Sustainable Kitchen’s Julie Cleijne advises on how to get the most out of the burgeoning plant-based market

If the record number of people signing up to Veganuary this month wasn’t enough to convince you that the plant-based movement is no longer a phase, then other factors such as the huge investment from large multinationals, and the increase in people adopting plant-based foods in lockdown surely point to this movement being firmly in the mainstream.

But when considering how to cater to these customers, we suggest incorporating other habits and trends that have emerged from lockdown life to ensure your plant-based retail strategy keeps your customers coming back. Here are our top three tips.

The kit

Staying in is the new going out! During lockdown, people sought comfort in food, followed recipes online, and watched live cook-alongs, then shared their home-made successes on social media. Pairing plant-based products with other ingredients and fresh fruit & veg, coupled with a recipe could help increase sales of multiple products. 
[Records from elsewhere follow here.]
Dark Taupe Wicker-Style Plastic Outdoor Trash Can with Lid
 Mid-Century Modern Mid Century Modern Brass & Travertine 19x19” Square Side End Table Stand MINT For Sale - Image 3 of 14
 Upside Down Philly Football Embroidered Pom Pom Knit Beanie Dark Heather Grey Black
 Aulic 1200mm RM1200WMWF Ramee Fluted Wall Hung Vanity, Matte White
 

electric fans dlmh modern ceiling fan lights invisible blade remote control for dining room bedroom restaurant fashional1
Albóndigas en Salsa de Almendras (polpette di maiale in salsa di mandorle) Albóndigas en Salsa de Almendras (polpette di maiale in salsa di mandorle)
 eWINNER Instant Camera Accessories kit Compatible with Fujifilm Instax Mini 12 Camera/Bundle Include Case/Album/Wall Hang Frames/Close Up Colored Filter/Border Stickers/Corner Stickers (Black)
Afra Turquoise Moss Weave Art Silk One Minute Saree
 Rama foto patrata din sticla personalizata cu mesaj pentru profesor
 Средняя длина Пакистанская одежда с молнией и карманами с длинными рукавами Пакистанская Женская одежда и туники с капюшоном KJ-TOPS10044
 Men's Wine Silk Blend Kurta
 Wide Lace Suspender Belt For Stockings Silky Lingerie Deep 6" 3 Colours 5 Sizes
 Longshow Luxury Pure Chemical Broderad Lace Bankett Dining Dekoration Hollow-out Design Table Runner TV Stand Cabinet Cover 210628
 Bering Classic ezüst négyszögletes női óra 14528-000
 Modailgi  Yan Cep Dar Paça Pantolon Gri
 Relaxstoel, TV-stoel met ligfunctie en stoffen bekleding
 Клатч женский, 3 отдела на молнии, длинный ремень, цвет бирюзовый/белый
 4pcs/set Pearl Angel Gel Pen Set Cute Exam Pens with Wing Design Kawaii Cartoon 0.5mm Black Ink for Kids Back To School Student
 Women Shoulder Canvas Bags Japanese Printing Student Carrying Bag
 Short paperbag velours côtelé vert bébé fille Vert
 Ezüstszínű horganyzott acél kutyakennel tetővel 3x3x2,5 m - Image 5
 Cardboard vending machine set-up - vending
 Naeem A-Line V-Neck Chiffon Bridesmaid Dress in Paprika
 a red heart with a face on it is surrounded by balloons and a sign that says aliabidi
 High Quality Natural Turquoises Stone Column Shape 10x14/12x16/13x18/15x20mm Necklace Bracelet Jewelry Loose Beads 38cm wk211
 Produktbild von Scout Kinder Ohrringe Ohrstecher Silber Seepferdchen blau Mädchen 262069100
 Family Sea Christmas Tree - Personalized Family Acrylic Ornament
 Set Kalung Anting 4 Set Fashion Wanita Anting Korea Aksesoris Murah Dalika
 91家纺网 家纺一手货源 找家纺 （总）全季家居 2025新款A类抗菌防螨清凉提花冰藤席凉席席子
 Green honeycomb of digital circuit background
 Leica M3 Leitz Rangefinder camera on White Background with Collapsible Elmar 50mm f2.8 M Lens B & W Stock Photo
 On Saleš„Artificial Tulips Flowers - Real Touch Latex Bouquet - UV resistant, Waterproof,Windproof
And don’t just limit kits to dinner. Working from home has become such the norm, that consumers no longer have the option to enjoy breakfast or lunch at a different eatery, or get their morning or afternoon coffee or tea fix from their favourite cafes on their commute or lunch break. Kits that include worktime snacks, teas, coffees and mini indulgences could prove effective. 

And remember that baking was a huge lockdown trend, with eggless and even flourless cakes proving popular experiments, so kits that indulge these interests could prove a winner.


Fears surrounding COVID-19 have shone a spotlight on factors such as building strong immunity, heart health and reducing excess weight. Best to keep in mind that just because a food product is plant-based, it does not necessarily mean it is healthy. Savvy consumers will be interested in products with ‘clean labels’, without overly processed ingredients. Consumers are increasingly looking for functional health benefits such as pre- or pro-biotics, fibre, protein, fermented foods, but also those that aid better sleep, digestion and relaxation, whilst still wanting as natural a product as possible.

There is also renewed interest in food from the sea in general, as a healthier, safer food choice, so consider stocking plant-based products containing ingredients such as healthy and sustainable seaweed.

Value for money

Price and value for money will be huge drivers as we enter a phase post-Brexit where food prices are expected to rise. With financial uncertainty, many consumers will be very strongly driven by price, resourcefulness and reduced waste. So creating a kit as part of a ‘special deal’ could attract many customers, as well as stocking products at different price points, and those that represent value for money and promote minimal wastage.